*EXERCISE DETAILS*: Copy word for word the lines of the items below, starting at the line containing "In the scene before" and continuing through the last line of the items.

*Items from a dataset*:
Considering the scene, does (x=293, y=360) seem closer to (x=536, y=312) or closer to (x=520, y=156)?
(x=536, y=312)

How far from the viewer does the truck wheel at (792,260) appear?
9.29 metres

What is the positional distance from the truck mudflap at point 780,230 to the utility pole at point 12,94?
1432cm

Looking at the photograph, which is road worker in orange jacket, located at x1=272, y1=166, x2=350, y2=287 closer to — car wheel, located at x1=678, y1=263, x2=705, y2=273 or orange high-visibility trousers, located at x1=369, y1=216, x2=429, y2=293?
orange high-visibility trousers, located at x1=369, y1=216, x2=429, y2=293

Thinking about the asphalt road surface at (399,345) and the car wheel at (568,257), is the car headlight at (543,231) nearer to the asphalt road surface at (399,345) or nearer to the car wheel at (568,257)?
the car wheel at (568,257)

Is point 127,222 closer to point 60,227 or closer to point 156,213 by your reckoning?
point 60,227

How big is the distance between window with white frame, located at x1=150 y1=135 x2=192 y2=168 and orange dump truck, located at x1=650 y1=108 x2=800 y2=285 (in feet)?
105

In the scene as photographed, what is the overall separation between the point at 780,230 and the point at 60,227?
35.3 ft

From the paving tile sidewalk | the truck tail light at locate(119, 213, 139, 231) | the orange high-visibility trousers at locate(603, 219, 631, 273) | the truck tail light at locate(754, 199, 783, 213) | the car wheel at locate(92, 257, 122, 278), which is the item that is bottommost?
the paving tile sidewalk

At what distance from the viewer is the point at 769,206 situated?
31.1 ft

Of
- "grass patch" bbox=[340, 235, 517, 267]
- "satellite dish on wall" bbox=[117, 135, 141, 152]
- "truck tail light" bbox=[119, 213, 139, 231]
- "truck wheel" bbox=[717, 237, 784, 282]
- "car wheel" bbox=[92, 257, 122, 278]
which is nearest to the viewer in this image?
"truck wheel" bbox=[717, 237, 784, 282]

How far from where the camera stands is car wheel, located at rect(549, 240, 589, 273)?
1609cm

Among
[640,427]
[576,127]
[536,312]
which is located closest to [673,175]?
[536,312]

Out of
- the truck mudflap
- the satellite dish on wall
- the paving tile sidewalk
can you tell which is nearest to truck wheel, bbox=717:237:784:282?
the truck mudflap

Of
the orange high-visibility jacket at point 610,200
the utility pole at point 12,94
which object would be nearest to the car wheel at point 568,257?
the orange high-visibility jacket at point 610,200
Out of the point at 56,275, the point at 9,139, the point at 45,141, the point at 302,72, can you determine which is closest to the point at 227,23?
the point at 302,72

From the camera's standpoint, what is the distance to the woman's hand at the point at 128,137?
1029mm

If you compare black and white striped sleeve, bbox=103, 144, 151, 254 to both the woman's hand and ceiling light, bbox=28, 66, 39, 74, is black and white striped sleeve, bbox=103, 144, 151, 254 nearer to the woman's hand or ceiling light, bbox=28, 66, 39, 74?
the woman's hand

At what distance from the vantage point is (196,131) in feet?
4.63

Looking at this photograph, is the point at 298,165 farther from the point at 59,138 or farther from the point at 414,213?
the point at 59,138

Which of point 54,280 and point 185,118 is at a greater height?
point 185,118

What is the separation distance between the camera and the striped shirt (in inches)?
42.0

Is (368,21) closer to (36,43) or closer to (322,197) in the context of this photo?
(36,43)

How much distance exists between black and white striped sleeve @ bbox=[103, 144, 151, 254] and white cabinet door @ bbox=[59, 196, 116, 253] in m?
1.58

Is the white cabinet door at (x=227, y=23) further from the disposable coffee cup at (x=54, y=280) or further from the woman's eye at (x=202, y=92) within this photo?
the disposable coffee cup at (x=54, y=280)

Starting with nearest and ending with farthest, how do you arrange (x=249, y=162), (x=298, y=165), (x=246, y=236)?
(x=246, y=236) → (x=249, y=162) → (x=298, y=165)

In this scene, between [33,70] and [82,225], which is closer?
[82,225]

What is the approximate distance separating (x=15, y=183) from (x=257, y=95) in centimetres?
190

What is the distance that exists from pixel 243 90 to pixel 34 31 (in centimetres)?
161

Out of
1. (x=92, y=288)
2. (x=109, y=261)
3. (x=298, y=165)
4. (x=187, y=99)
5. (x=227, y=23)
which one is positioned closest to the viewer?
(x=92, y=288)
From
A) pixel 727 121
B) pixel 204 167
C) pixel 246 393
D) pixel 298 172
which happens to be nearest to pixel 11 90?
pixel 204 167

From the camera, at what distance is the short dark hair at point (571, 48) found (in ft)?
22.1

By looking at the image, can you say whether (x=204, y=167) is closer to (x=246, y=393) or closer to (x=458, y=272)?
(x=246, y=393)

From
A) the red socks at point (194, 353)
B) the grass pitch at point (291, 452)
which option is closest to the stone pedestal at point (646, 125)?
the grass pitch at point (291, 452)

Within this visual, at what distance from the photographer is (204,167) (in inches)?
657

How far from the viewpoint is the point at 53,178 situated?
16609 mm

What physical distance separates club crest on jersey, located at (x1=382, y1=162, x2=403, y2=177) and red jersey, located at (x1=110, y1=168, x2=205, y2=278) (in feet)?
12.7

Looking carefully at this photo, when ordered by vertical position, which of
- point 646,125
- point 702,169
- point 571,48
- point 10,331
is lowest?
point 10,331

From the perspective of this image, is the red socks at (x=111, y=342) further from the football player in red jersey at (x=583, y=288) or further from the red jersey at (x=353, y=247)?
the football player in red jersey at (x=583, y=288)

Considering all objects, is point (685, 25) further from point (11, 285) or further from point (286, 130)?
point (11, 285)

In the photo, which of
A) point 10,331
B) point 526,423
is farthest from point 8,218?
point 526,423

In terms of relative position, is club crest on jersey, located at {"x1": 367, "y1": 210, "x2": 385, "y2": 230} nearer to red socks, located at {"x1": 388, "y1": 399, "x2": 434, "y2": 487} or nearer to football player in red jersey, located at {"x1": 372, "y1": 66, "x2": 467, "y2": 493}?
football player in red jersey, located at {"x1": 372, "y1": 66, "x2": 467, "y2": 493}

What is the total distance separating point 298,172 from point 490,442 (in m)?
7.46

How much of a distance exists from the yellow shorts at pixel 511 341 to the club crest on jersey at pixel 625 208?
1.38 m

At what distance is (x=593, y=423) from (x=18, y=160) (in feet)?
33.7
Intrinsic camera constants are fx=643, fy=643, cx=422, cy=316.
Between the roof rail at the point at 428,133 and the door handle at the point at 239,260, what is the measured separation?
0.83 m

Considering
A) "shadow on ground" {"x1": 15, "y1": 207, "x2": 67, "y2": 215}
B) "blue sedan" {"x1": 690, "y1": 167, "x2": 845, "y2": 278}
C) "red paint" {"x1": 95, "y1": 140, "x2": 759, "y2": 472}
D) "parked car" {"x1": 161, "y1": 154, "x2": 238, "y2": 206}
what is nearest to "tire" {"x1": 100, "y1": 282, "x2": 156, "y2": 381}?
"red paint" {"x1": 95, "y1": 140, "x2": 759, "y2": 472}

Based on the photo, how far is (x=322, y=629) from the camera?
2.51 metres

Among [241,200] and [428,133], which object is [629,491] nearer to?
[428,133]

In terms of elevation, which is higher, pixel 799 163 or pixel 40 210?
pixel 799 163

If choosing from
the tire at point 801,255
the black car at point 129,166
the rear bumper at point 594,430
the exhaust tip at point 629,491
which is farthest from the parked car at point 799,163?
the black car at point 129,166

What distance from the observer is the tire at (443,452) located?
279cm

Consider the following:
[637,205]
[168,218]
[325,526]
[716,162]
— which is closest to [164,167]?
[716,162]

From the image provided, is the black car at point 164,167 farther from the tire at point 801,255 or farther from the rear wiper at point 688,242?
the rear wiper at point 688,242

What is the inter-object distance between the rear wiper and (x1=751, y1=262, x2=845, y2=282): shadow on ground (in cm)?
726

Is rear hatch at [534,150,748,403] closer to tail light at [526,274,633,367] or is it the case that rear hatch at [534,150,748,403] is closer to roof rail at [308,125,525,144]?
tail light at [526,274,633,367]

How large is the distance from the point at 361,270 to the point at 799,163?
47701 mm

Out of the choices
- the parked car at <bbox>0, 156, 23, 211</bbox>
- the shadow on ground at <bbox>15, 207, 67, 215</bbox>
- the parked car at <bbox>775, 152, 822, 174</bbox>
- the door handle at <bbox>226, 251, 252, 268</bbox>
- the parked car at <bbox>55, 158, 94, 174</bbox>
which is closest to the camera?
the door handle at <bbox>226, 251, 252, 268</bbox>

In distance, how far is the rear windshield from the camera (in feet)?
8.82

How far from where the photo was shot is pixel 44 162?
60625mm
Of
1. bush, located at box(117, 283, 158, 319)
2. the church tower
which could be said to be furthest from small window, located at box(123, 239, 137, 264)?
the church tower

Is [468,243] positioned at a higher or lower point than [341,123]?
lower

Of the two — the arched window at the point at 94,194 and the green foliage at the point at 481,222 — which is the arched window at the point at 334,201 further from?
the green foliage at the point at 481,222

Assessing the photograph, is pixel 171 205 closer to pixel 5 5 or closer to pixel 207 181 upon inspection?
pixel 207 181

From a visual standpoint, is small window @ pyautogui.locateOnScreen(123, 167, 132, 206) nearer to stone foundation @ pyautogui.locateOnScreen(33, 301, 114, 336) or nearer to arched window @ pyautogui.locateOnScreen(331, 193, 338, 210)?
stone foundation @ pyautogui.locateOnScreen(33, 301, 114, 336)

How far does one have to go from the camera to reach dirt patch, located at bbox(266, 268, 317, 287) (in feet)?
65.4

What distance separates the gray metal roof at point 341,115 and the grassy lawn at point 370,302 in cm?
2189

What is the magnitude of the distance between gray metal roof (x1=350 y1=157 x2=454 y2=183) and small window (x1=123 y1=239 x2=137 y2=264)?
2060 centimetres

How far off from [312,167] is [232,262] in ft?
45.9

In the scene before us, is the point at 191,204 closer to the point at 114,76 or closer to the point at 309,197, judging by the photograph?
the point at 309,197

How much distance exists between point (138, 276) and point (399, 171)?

*EXPECTED ANSWER*:
In the scene before us, is the point at 191,204 closer to the point at 114,76 or closer to the point at 309,197, judging by the photograph?
the point at 309,197

How much distance exists between point (138, 276) and point (399, 171)?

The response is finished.